(What is required) Do not include the pictures; repeat the rest of the data exactly.

(Data below)
+++++
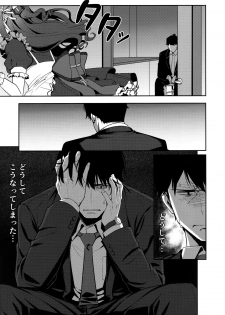 (C96) [Ganbari Machine (Shino)] Yugami (THE IDOLM@STER CINDERELLA GIRLS) - page 10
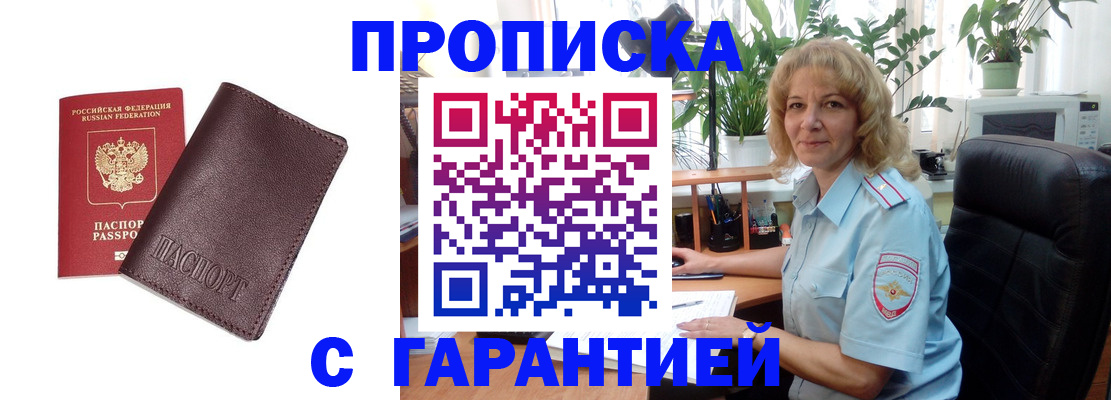 временная регистрация адрес в Сергаче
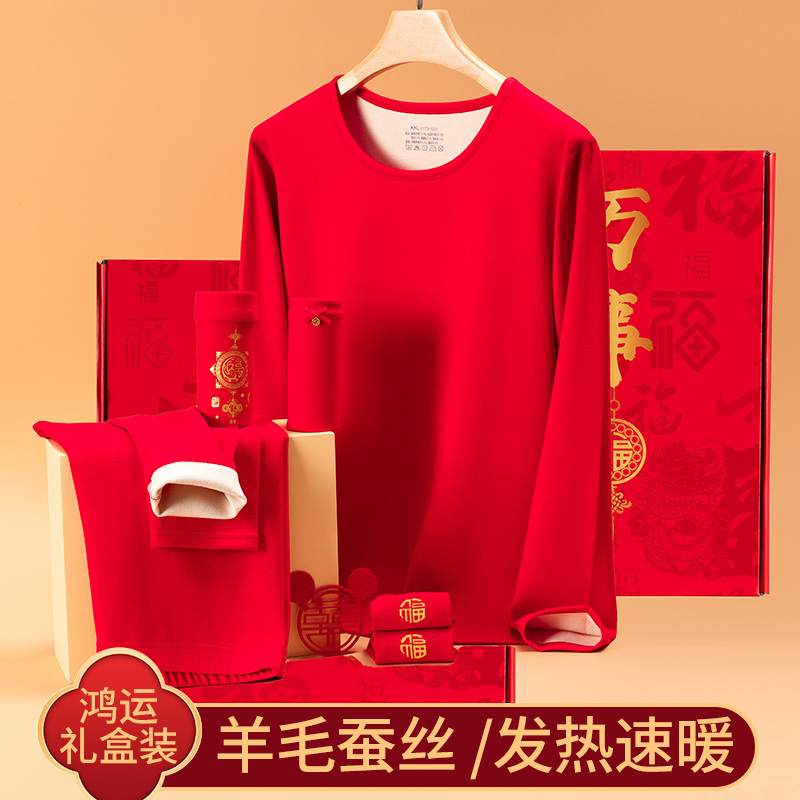 大红色无痕德绒保暖内衣男女士加绒结婚龙年本命年秋衣秋裤套装冬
+++++
(Reply)
 (C96) [Ganbari Machine (Shino)] Yugami (THE IDOLM@STER CINDERELLA GIRLS) - page 10
 временная регистрация адрес в Сергаче
 大红色无痕德绒保暖内衣男女士加绒结婚龙年本命年秋衣秋裤套装冬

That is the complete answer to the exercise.